Provided records →
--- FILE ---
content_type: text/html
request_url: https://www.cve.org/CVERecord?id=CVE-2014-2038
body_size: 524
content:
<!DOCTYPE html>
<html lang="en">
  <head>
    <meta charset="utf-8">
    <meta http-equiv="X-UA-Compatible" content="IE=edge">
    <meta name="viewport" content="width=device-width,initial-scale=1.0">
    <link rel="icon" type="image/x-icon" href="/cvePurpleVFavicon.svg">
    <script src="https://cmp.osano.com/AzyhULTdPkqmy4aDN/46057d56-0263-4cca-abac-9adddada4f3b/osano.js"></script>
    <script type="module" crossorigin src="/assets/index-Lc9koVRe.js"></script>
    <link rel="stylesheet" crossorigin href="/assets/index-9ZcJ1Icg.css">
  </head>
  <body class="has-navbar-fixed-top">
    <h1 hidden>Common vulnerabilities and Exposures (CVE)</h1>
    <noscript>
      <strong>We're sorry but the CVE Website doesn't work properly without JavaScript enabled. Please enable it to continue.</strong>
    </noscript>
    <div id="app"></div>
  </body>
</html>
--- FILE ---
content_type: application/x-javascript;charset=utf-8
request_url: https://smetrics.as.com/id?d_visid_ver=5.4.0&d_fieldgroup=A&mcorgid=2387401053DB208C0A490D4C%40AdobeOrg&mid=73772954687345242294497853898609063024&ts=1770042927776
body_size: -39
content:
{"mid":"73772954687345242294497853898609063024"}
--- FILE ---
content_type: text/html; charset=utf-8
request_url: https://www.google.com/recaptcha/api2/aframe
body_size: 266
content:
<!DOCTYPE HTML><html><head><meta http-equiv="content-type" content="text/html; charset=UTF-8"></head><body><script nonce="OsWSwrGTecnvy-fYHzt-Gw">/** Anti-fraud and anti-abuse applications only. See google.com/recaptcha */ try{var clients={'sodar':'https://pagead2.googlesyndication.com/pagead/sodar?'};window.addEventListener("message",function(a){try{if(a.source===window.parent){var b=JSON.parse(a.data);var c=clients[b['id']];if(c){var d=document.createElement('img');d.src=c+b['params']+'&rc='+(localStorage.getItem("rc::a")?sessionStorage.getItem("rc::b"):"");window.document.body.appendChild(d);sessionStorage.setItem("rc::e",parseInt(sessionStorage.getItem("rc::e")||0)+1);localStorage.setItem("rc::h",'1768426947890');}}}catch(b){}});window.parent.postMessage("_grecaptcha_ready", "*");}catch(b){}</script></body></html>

Work required → Using the listing above, locate the lines that hold "link" and copy each one.

Result below →
    <link rel="icon" type="image/x-icon" href="/cvePurpleVFavicon.svg">
    <link rel="stylesheet" crossorigin href="/assets/index-9ZcJ1Icg.css">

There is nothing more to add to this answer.